Nothing is more desirable than to be released from an affliction, but nothing is more frightening than to be divested of a crutch. James Baldwin (1961)



I chose this quote to use in a posterboard presentation about addiction for school a couple of semesters ago.  It was grouped with a few other notable words, such as George Carlin’s phrase, “Just because you’ve got the monkey off your back, doesn’t mean the circus has left town.”  I must admit that I hadn’t the faintest notion of the context of the quote or even where it came from, but the words have resonated with me in so many incidences since that it came to mind right away as probably my favorite quote of all.  Though the message has obvious connotations to the phenomenon of addiction, I have found that it has a much deeper meaning as it relates to the human condition in general.
James Baldwin used this sentence in the introduction of his book, Nobody Knows My Name, a collection of essays about race relations in America.  It was relatively early in his career, when he was still referring to himself as a Negro.  The affliction shed pertained to the racial prejudice that had “menaced” him his whole life, until he decided to move to Europe to pursue his writing career.  There, Mr. Baldwin found that the color of a person’s skin did not have the same importance as it did in the US, that he could no longer count on the two strikes against him that he was used to.  He said that, suddenly, the ingrained responses he had clung to for so long had no meaning, that for the growth of his creative process, he now had to look within his own self.  And that self did not have the crutch of blame to lean on.

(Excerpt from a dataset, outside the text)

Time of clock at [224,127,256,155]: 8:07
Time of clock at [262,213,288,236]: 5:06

What is this self, as if no one has asked this question countless times?  Carl Jung, in The Undiscovered Self as psychoanalysis was taking hold, was staking claim to psychology as the window to the unconscious, which he said, “if not regarded outright as a sort of refuse bin underneath the conscious mind, is at any rate supposed to be of ‘merely animal nature’.”  The animal nature part was a dig delivered to Freud as part of their ongoing feud; he thought the unconscious might be somewhat more important.  We have to remember that the world had, at this time, engaged in devastating world wars that had been enabled by rapidly progressing technology.  Humankind had become acutely aware of an uncertain future, even to the extent of possible annihilation.  Just as in feudal times, huddled masses sought the protection of the church and the State was emerging as another social construction, providing these same masses with the comfort of nationalism.  Jung and many others were espousing a new exaltation of the individual in response to the horror that mass mentality seemed to be perpetrating.  Jung said that, “absolute certainty brings its own evidence and has no need of anthropomorphic proof”, referring to God as the explanation for everything.

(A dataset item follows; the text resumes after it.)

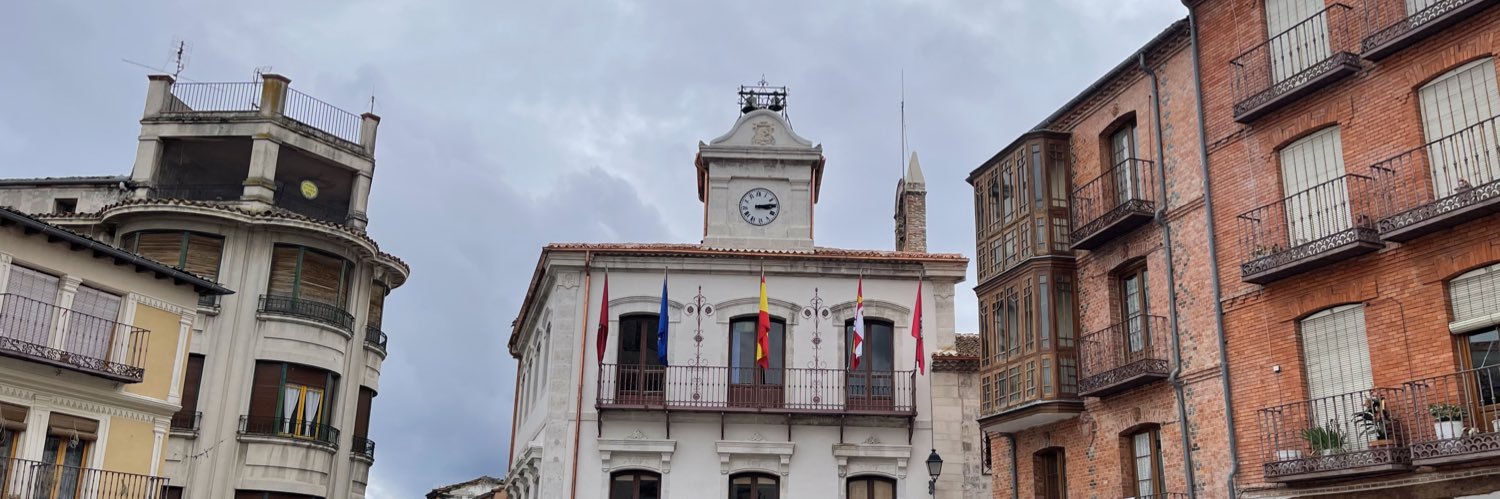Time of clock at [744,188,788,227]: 3:14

It was only surprisingly few years later that James Baldwin, during the beat generation to be followed by the whole Civil Rights and Hippie Movements, would be looking to the individual self as the answer.  I find it a little more surprising, though, how quickly it became fashionable to find one’s self, sitting alone on a mountaintop or staring into one’s navel.  The absolute certainty that Jung was talking about was being taken to an extreme, along with just about everything else.

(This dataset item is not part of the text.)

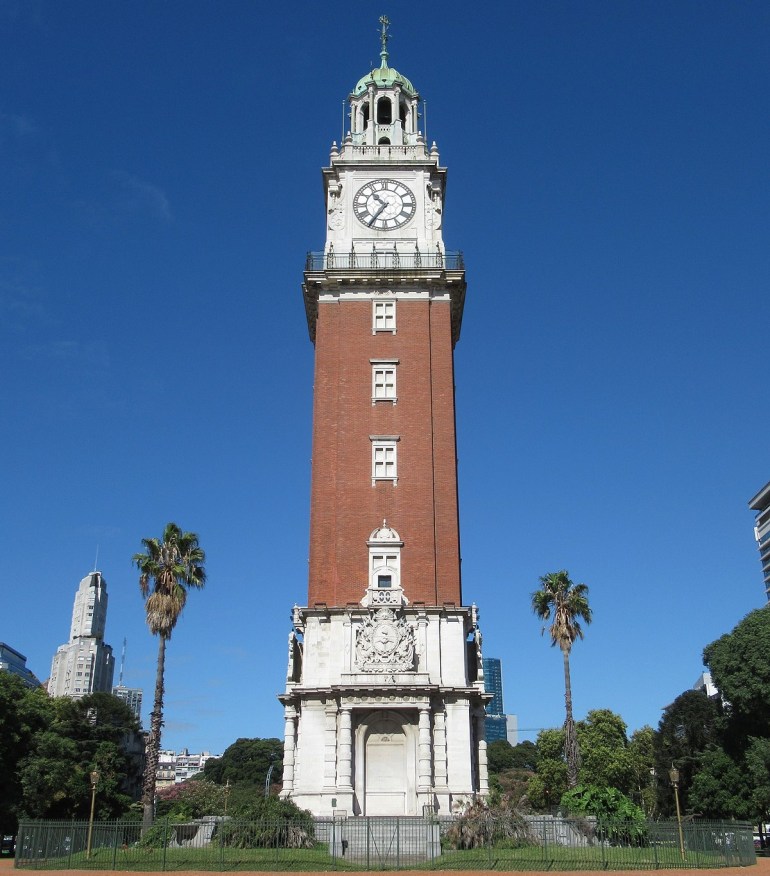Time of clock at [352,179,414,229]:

Today, science shows us that the brain houses trillions of neurons that fire messages back and forth in numbers that have hundreds of zeros at the end.  Only a miniscule portion of that activity is what could be called conscious.  If anything, the dangers to life present a hundred years ago have expanded to such a degree as to be incomprehensible, along with the population.  It may be time to face the fact that whatever our conscious mind thinks about it all is relatively insignificant.  I believe that our affliction is one of the soul and it can be gauged by the difference between our view of our self and how others see it.  David Brooks, in his new book, The Social Animal, said that “a brain is something that develops inside the skull of the individual; a mind grows through interaction with others”.  He points out that our every expression, the words we use, just about all that we would call our self, we got through our relationships with someone else.  I think that our crutch is the insistence on our certainty as individuals.  We hold on to blame, as Baldwin did, and our reasons to dislike and our excuses for wrongdoing, as if no one else could see.  The fear is that if we reached out, letting go of theses ingrained responses, we would be rejected.  The paradox is that the self must be cast aside to reach its own fulfillment, just as the actual crutch must be in order to walk.